▸ The input:
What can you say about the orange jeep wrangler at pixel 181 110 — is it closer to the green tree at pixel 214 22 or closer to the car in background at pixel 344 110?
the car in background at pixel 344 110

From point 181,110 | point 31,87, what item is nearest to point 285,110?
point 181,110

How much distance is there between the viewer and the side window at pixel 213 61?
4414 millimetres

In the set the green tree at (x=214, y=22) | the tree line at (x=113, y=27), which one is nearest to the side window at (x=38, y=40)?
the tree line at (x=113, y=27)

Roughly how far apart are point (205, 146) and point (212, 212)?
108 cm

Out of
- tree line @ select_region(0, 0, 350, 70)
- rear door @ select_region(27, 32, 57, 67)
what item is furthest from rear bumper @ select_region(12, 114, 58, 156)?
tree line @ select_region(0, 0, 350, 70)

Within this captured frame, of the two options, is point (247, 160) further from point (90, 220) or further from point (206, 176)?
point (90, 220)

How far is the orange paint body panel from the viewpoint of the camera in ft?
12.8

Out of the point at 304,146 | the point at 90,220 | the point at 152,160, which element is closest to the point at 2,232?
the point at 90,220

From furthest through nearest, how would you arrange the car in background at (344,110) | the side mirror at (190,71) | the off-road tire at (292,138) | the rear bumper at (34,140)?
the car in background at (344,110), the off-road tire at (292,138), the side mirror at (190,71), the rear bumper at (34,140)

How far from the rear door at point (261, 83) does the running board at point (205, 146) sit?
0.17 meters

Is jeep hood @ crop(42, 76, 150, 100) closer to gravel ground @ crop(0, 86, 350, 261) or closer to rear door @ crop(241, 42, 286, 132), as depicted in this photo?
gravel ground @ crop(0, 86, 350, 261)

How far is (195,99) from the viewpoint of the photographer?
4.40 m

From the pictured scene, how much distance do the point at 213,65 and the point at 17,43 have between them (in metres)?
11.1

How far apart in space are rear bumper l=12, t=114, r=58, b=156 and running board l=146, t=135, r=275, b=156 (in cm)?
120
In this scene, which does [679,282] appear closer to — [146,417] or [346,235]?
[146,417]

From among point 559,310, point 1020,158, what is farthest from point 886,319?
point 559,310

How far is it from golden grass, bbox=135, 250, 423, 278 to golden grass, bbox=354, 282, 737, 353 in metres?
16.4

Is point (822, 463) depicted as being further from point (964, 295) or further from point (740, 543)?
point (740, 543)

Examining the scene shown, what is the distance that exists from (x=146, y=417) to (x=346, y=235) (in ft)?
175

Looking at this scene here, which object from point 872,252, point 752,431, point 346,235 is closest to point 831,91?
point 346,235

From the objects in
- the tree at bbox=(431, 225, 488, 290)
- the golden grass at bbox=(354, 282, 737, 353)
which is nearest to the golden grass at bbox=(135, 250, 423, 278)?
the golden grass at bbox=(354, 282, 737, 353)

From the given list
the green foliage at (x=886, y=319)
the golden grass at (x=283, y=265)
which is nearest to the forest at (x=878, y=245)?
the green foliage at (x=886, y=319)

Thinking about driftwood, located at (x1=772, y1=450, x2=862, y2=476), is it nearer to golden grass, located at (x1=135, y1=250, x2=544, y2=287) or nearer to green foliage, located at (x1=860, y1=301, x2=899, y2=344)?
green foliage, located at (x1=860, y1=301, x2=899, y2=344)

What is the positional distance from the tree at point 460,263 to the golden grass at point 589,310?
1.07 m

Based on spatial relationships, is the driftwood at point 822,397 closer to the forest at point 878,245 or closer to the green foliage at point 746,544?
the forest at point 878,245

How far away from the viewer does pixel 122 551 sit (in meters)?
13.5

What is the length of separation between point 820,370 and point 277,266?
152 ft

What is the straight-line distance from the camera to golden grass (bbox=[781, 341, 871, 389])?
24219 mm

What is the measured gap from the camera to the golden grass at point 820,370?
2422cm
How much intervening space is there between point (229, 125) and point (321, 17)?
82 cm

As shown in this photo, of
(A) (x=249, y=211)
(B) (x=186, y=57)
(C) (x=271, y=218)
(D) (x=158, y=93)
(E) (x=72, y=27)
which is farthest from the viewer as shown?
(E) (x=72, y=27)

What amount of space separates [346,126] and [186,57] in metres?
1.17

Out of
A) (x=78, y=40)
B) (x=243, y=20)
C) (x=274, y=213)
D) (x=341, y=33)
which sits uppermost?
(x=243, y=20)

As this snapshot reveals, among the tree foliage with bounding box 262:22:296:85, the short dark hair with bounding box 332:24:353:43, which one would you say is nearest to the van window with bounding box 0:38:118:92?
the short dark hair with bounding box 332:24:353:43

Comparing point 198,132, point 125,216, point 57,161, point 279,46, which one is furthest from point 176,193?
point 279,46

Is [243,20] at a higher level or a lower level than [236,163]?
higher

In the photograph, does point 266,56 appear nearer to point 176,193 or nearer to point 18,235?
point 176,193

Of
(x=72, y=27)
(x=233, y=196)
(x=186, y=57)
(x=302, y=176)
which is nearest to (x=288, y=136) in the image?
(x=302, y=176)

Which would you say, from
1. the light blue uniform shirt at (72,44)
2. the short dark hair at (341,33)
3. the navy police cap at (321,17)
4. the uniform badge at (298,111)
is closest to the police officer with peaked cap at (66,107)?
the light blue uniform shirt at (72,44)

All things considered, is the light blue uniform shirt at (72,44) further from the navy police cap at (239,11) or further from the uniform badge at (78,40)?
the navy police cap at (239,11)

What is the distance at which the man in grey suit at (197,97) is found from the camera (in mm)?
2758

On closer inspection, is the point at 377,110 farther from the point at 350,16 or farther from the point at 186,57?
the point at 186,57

▸ The task:
Please copy the records from their first line through the line containing "4414 millimetres", both ends included, keeping every line unchanged.

▸ Task result:
What can you say about the orange jeep wrangler at pixel 181 110 — is it closer to the green tree at pixel 214 22 or closer to the car in background at pixel 344 110?
the car in background at pixel 344 110

From point 181,110 | point 31,87, what item is nearest to point 285,110?
point 181,110

How much distance is there between the viewer and the side window at pixel 213 61?
4414 millimetres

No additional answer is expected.